Data Snooping Biases in Tests of Financial Asset Pricing Models1990
Tests of financial asset pricing models may yield misleading inferences when properties of the data are used to construct the test statistics. In particular, such tests are often based on returns to portfolios of common stock, where portfolios are constructed by sorting some empirically motivated characteristic of the securities such as market value of equity. Analytical calculations, Monte Carlo simulations, and two empirical examples show the effects of this type of data snooping can be substantial.

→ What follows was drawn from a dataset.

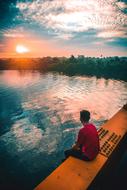 man sits on Bridge over River at sunset, indonesia, pontianak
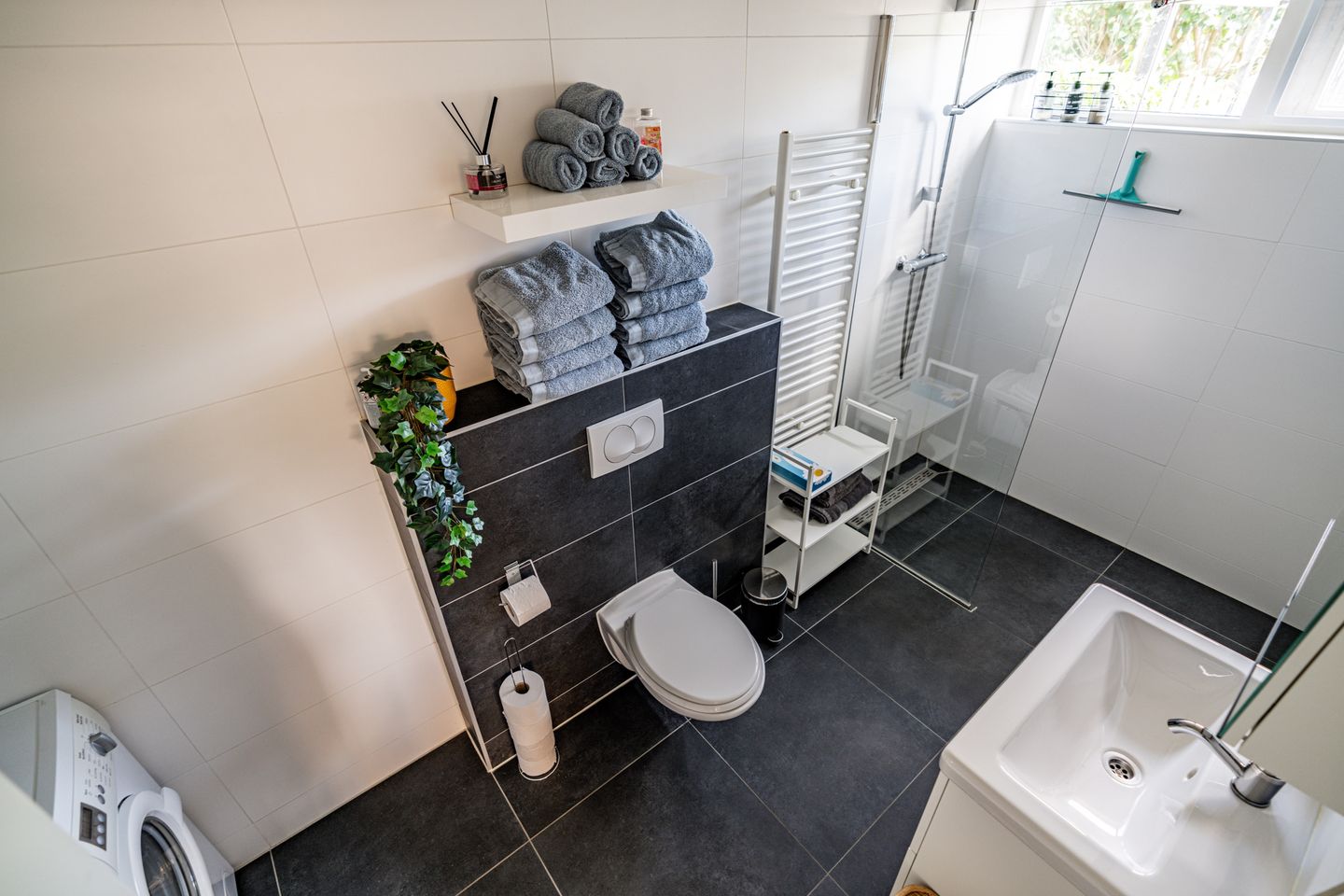 Moderne badkamer met inloopdouche, wastafel, toilet en een wasmachine.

When Are Contrarian Profits Due To Stock Market Overreaction?1990
If returns on some stocks systematically lead or lag those of others, a portfolio strategy that sells "winners" and "losers" can produce positive expected returns, even if no stock's returns are negatively autocorrelated as virtually all models of overreaction imply. Using a particular contrarian strategy we show that, despite negative autocorrelation in individual stock returns, weekly portfolio returns are strongly positively autocorrelated and are the result of important cross-autocorrelations. We find that the returns of large stocks lead those of smaller stocks, and we present evidence against overreaction as the only source of contrarian profits.

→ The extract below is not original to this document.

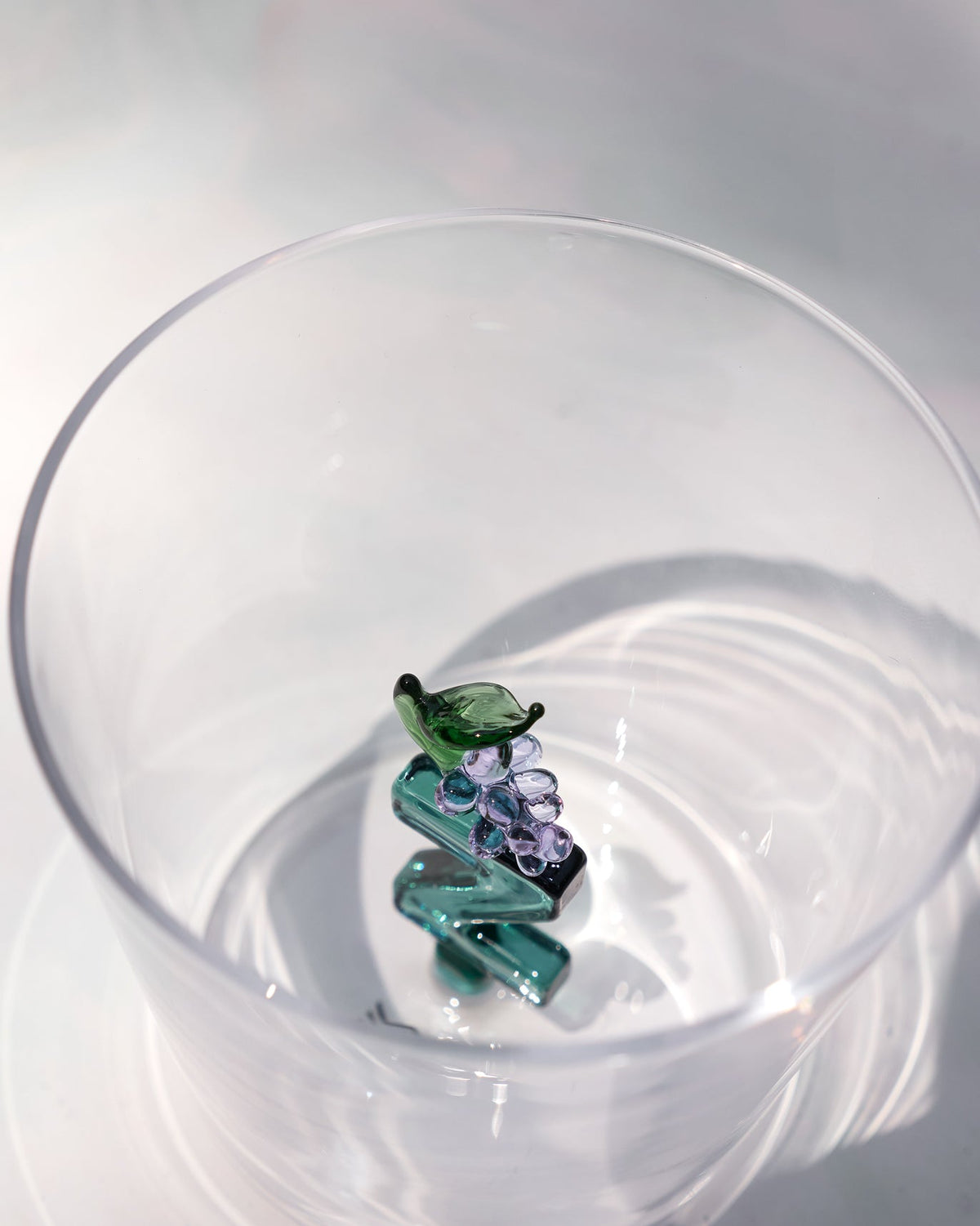 Overhead view of an Alphabet glass with a teal letter Z and purple grapes.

An Econometric Analysis of Nonsynchronous Trading1990
We develop a stochastic model of nonsynchronous asset prices based on sampling with random censoring. In addition to generalizing existing models of nontrading, our framework allows the explicit calculation of the effects of infrequent trading on the time series properties of asset returns. These are empirically testable implications for the variance, autocorrelations, and cross-autocorrelations of returns to individual stocks as well as to portfolios. We construct estimators to quantify the magnitude of nontrading effects in commonly used stock returns data bases, and show the extent to which this phenomenon is responsible for the recent rejections of the random walk hypothesis.